Su creencia en la igualdad de oportunidades cristaliza en su inclinación por un sistema educativo que asegure un “punto de partida común” para favorecer el acceso de todos los jóvenes a una enseñanza de alto nivel.
El liberalismo de Mario Vargas Llosa
“La doctrina liberal ha representado desde sus orígenes las formas más avanzadas de la cultura democrática y es la que ha hecho progresar más en las sociedades libres los derechos humanos, la libertad de expresión, los derechos de las minorías sexuales, religiosas y políticas, la defensa del medio ambiente y la participación del ciudadano común y corriente en la vida pública”. Esta frase es el frontispicio del liberalismo de Mario Vargas Llosa. La izquierda, que lo adoraba, lo rechazó; mientras la derecha, que lo despreciaba, lo sacralizó. Al fin, su pensamiento liberal revela a un demócrata radical, un enemigo de la dictadura, un amante de la libertad, un defensor de la igualdad de oportunidades y un creyente en la individualidad.
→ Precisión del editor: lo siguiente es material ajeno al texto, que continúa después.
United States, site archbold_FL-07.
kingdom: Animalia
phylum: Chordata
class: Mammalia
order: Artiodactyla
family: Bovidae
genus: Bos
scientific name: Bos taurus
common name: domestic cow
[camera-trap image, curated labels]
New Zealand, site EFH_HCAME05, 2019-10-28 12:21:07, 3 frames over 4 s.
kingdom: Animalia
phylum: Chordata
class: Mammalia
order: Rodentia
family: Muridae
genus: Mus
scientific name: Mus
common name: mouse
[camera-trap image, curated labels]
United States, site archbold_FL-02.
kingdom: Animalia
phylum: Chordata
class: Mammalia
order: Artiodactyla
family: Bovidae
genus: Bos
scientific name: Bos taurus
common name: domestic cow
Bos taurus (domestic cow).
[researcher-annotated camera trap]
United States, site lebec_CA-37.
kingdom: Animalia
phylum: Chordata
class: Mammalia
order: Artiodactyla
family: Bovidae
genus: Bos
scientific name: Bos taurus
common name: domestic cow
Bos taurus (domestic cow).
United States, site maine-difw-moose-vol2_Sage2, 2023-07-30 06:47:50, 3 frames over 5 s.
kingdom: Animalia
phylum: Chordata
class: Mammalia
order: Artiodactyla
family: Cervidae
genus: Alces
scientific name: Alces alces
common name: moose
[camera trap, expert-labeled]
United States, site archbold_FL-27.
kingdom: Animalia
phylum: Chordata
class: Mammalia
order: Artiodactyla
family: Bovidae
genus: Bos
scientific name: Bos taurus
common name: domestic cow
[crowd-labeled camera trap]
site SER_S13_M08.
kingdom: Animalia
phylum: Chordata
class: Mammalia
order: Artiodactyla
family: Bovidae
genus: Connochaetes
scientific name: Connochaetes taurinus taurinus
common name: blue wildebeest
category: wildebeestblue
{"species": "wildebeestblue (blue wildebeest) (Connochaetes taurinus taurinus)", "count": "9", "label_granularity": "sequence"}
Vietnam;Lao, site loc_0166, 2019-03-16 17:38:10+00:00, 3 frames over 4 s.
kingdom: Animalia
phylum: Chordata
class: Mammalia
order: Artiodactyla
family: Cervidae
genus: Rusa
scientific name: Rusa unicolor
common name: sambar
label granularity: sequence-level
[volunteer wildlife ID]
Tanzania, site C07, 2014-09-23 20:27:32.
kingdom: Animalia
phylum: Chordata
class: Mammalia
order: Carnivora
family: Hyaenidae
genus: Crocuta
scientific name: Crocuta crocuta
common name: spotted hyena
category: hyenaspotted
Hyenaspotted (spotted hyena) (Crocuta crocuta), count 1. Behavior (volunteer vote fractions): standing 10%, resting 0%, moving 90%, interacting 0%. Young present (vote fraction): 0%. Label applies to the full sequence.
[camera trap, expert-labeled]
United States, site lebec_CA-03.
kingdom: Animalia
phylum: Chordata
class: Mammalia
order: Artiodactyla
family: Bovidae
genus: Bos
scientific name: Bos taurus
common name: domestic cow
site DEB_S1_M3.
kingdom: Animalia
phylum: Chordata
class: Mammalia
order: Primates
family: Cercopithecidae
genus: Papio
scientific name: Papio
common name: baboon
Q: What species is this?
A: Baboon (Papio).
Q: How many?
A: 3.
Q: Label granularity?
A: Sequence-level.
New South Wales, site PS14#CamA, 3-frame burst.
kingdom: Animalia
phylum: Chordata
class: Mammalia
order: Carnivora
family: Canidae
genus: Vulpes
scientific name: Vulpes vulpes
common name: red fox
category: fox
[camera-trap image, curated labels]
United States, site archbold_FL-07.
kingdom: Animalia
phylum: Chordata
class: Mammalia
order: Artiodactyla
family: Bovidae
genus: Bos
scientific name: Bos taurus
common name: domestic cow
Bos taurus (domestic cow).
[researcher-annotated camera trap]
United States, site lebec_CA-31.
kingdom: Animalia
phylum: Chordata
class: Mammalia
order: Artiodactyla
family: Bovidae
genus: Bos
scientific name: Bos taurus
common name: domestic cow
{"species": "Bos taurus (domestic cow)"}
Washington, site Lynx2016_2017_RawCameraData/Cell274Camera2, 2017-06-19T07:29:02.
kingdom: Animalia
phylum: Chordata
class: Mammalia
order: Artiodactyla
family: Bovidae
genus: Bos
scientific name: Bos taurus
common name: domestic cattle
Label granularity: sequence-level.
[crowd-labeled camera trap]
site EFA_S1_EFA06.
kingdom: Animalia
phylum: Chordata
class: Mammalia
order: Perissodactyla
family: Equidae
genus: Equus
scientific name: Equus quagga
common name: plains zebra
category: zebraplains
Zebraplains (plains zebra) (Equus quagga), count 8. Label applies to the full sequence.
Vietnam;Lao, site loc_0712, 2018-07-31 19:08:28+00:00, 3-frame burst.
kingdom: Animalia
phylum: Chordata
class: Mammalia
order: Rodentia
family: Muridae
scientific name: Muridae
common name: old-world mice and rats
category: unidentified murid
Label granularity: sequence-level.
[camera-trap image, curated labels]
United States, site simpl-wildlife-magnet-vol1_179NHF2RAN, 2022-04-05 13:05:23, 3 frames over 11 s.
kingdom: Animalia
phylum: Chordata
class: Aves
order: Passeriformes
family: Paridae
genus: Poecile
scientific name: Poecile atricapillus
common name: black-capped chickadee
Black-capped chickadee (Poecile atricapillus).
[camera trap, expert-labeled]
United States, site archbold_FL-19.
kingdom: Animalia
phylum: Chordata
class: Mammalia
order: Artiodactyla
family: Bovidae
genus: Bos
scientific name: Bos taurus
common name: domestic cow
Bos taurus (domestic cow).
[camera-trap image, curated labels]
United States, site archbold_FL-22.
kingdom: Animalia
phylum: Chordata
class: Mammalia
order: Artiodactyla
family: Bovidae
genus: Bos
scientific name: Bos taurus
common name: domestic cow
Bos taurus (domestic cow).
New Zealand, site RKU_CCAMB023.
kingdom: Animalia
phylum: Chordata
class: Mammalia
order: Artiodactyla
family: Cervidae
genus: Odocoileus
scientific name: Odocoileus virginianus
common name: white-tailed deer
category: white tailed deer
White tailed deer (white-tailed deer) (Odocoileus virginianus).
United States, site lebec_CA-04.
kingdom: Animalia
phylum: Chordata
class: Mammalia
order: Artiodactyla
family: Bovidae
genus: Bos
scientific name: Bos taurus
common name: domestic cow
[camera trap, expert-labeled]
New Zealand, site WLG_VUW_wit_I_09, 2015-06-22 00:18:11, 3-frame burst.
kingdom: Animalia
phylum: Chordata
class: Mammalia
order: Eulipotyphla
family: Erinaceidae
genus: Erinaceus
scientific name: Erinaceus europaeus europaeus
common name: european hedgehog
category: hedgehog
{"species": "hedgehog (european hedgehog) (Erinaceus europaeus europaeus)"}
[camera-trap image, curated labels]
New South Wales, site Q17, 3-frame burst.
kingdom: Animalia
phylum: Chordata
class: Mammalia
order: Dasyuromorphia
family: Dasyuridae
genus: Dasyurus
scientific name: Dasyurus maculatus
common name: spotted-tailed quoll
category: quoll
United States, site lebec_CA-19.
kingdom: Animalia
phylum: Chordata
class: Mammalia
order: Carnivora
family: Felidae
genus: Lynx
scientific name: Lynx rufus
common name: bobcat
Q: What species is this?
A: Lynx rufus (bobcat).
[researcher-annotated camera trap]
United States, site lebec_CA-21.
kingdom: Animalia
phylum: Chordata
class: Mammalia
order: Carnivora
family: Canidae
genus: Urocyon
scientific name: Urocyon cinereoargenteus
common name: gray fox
No está de más recordar sus ideas cuando una serpiente iliberal recorre el planeta desatando guerras comerciales, poniendo en solfa derechos conquistados, debilitando la separación de poderes, fracturando principios constitucionales, abusando de las prebendas del poder, colonizando las instituciones o fragilizando el Estado de derecho.